**Quelltext**
= = = =

Dorthin gelangen, wo neue Geschichten und Paradigmen entstehen

Dorthin gelangen, wo neue Geschichten und Paradigmen entstehen
Zu Beginn der Generalaudienz ging Papst Franziskus kurz auf seinen Gesundheitszustand ein: »Mir geht es noch nicht gut mit dieser Grippe und die Stimme ist nicht schön.« Die Katechese und seine Grußworte an die Tausenden von Teilnehmern in der »Aula Paolo VI« ließ der Papst von Mitarbeitern des vatikanischen Staatssekretariats und des Dikateriums für die Kommunikation vorlesen. Den Friedensappell und den Schlusssegen sprach der Heilige Vater selbst.
Liebe Brüder und Schwestern!

Die letzten Male haben wir gesehen, dass die christliche Verkündigung Freude und für alle ist. Heute sehen wir einen dritten Aspekt: Sie ist für das Heute.

Man hört fast immer schlecht über das Heute reden. Gewiss, mit den Kriegen, dem Klimawandel, den planetarischen Ungerechtigkeiten und der Migration, der Krise der Familie und der Hoffnung fehlt es nicht an Gründen zur Sorge. Im Allgemeinen scheint das Heute bewohnt zu sein von einer Kultur, die das Individuum über alles und die Technik in den Mittelpunkt von allem stellt, mit ihrer Fähigkeit, viele Probleme zu lösen, und ihren gewaltigen Fortschritten in vielen Bereichen. Gleichzeitig führt diese Kultur des individuellen und technischen Fortschritts jedoch dazu, eine Freiheit durchzusetzen, die sich keine Grenzen setzen will und sich gleichgültig zeigt gegenüber denen, die zurückbleiben. Und so überlässt sie die großen menschlichen Bestrebungen den oft unersättlichen Logiken der Wirtschaft, mit einer Sicht des Lebens, die jene aussondert, die nicht produzieren, und sich schwertut, über das Immanente hinauszublicken. Wir könnten sogar sagen, dass wir uns in der ersten Zivilisation der Geschichte befinden, die global versucht, eine menschliche Gesellschaft ohne die Gegenwart Gottes zu organisieren und die sich in riesigen Städten konzentriert, die horizontal bleiben, auch wenn sie schwindelerregende Wolkenkratzer haben.

= = = =

**Vorliegendes Material**
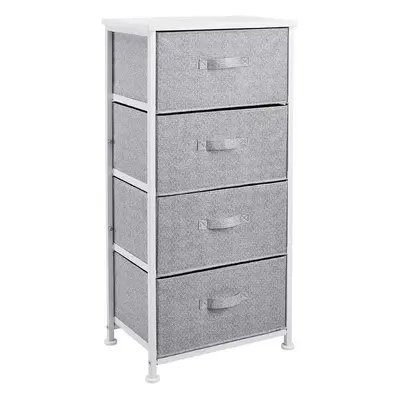 (White) Basics Fabric Drawer Storage Organiser Unit with Durable Steel Frame and Removable Drawe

= = = =

**Aufgaben**
A. Erläutern Sie anhand des Quelltexts, wie es dazu kommt, dass die heutige Kultur die großen menschlichen Bestrebungen den Logiken der Wirtschaft überlässt.
B. Zählen Sie alle Gründe zur Sorge auf, die der Quelltext für das Heute nennt.
C. Schreiben Sie aus dem Quelltext die Passage von „Die letzten Male“ bis „für das Heute.“ ab.

**Lösungen**
A. Die Kultur des individuellen und technischen Fortschritts setzt eine Freiheit durch, die sich keine Grenzen setzen will und gleichgültig gegenüber denen ist, die zurückbleiben. Dadurch überlässt sie die großen menschlichen Bestrebungen den oft unersättlichen Logiken der Wirtschaft.

B.
- die Kriege
- der Klimawandel
- die planetarischen Ungerechtigkeiten
- die Migration
- die Krise der Familie
- die Krise der Hoffnung

C.
Die letzten Male haben wir gesehen, dass die christliche Verkündigung Freude und für alle ist. Heute sehen wir einen dritten Aspekt: Sie ist für das Heute.